──────── Provided passage ────────

# Millers Ferry report



## collardncornbread (Sep 28, 2009)

I had a first hand report saturday. bass were slow, from the deep, to the banks. May have had something to do with the front that came through. Guys that normally could get their limit(10 in alabama) came up short.


----------



## surfstryker (Sep 28, 2007)

I hate it when that happens.


----------



## REEL FEISTY (Oct 17, 2007)

Thought I would post I fished the same area last week and caught 21 bass on Sat., largest 5lbs. and smallest 2lbs. We weighed these fish.Was fishing a red color worm in pockets in the creek. Caught 15 the next day in the same way. I was fishing boga chitta (spell) Been a lot of bass coming out of Pine Barren creek also. Most fish were caugh in 5 to 6 feet of water with channel of 22ft close.even caught 1 or2 on top water frog. As people know when I fished salt water I was very productive and shared everything I had. I will do the same on the fresh water side. Would like to meet some of you guys that fish the Alabama some time. Mabe a meet up?

──────── Data rows ────────

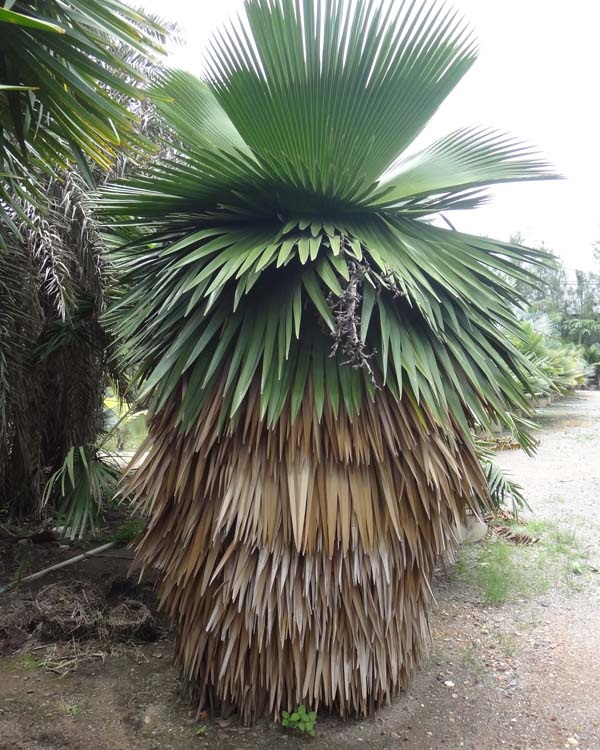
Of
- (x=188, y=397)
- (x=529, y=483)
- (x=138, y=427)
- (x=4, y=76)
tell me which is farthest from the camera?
(x=138, y=427)

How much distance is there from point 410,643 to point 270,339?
1.63 metres

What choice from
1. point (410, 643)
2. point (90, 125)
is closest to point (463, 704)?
point (410, 643)

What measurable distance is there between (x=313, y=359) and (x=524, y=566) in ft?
11.1

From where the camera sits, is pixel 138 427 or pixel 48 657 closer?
pixel 48 657

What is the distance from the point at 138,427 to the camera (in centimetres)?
886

────────

> _Problem 1_:
Output the listing from the line containing "From where the" through the end of the listing, inclusive, reproducing those lines without any change.
> _Problem 2_:
Go on with the Millers Ferry fishing report thread from the point at which it stops.

> _Task answer 1_:
From where the camera sits, is pixel 138 427 or pixel 48 657 closer?
pixel 48 657

What is the distance from the point at 138,427 to the camera (in centimetres)?
886

> _Task answer 2_:
H2o mark lives there and he can give use a water level report if we need it

I fish a 14ft with a 25 johnson. Trolling motor will run faster than the motor!


----------



## surfstryker (Sep 28, 2007)

That sounds like a couple of great days bassin, Reel Fiesty. I need a day like that. I fish in Florida.


----------



## REEL FEISTY (Oct 17, 2007)

I had a real good trip. was worried about the water level being high but was able to find them. I will post any information I have on what I am catching them on and where. I am a saltwater fisherman turned fresh and in the learning state, but we have had some good luck. I have been trying to get into the crappie, but it has been on and off.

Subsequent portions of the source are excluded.